A significant amount of our waste management business is generated either directly or indirectly as a result of existing Federal and state laws, regulations, and programs related to pollution and environmental protection. Federal, state, and local environmental legislation and regulations require substantial expenditures and impose liabilities for noncompliance. Accordingly, a relaxation or repeal of these laws and regulations, or changes in governmental policies regarding the funding, implementation, or enforcement of these programs, could result in a decline in demand for environmental services that may have a material adverse effect on our revenue.
Adequate bonding is necessary for us to successfully win new work awards on some types of contracts.
In line with industry practice, we are often required to provide performance and surety bonds to customers under fixed-price contracts. These bonds indemnify the customer should we fail to perform our obligations under the contract. If a bond is required for a particular project and we are unable to obtain an appropriate bond, we cannot pursue that project. We have a bonding facility but, as is typically the case, the issuance of bonds under that facility is at the suretys sole discretion. Moreover, due to events that affect the insurance and bonding markets generally, bonding may be more difficult to obtain in the future or may only be available at significant additional cost. There can be no assurance that bonds will continue to be available to us on reasonable terms. Our inability to obtain adequate bonding and, as a result, to bid on new work could have a material adverse effect on our businesses, financial condition, results of operations, and cash flows.

* Exercise task: Return the passage on environmental regulation and bonding risks in its entirety, word for word.

* Data extract:

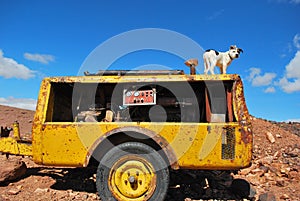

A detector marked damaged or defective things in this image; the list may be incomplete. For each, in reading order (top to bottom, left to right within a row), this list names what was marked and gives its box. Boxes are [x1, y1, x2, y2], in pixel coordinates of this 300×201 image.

rusty yellow generator [0, 68, 253, 199]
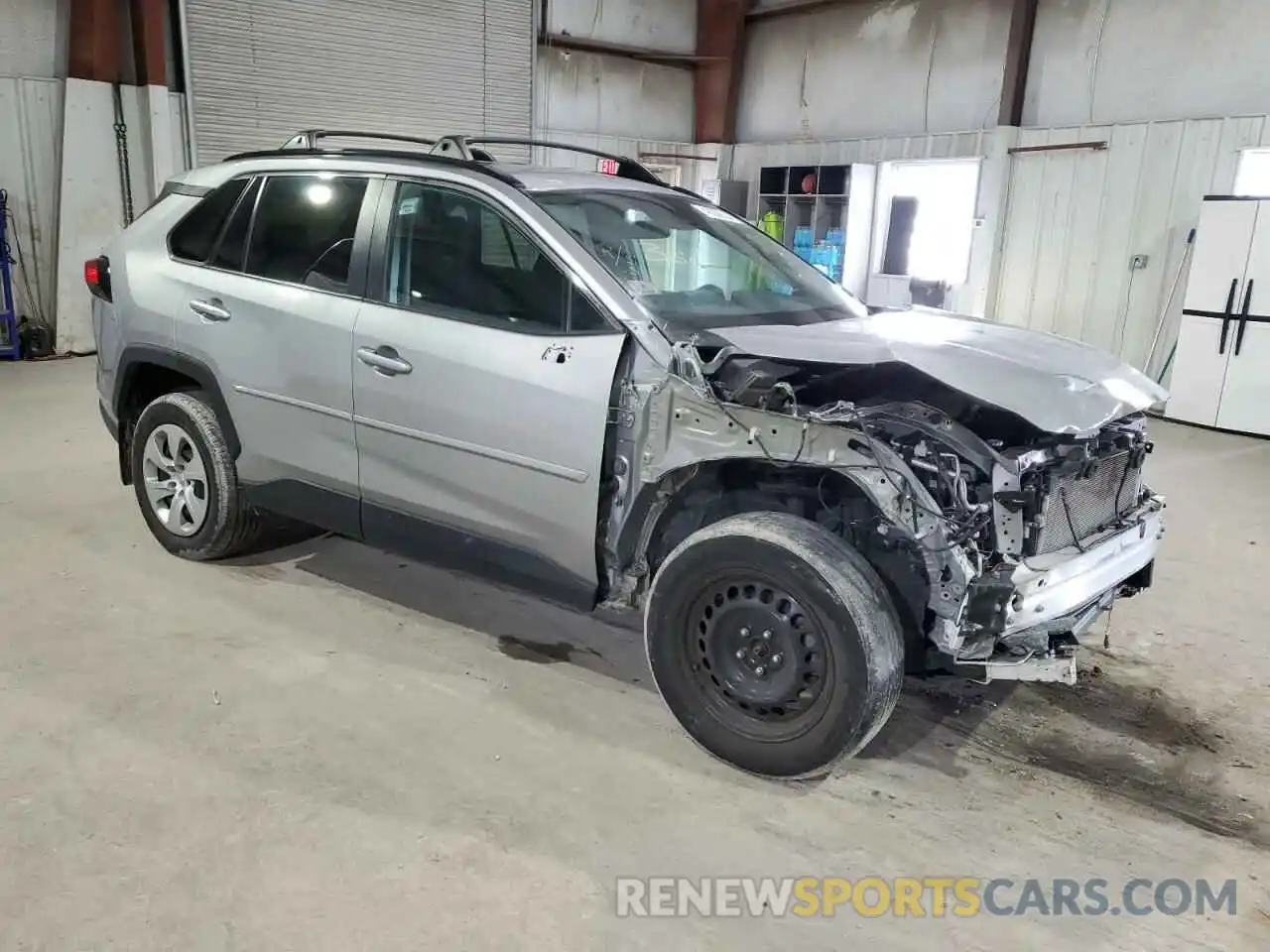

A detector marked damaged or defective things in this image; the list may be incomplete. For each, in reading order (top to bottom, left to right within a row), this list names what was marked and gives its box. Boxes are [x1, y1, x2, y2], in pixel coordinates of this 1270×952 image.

* Task response:
A significant amount of our waste management business is generated either directly or indirectly as a result of existing Federal and state laws, regulations, and programs related to pollution and environmental protection. Federal, state, and local environmental legislation and regulations require substantial expenditures and impose liabilities for noncompliance. Accordingly, a relaxation or repeal of these laws and regulations, or changes in governmental policies regarding the funding, implementation, or enforcement of these programs, could result in a decline in demand for environmental services that may have a material adverse effect on our revenue.
Adequate bonding is necessary for us to successfully win new work awards on some types of contracts.
In line with industry practice, we are often required to provide performance and surety bonds to customers under fixed-price contracts. These bonds indemnify the customer should we fail to perform our obligations under the contract. If a bond is required for a particular project and we are unable to obtain an appropriate bond, we cannot pursue that project. We have a bonding facility but, as is typically the case, the issuance of bonds under that facility is at the suretys sole discretion. Moreover, due to events that affect the insurance and bonding markets generally, bonding may be more difficult to obtain in the future or may only be available at significant additional cost. There can be no assurance that bonds will continue to be available to us on reasonable terms. Our inability to obtain adequate bonding and, as a result, to bid on new work could have a material adverse effect on our businesses, financial condition, results of operations, and cash flows.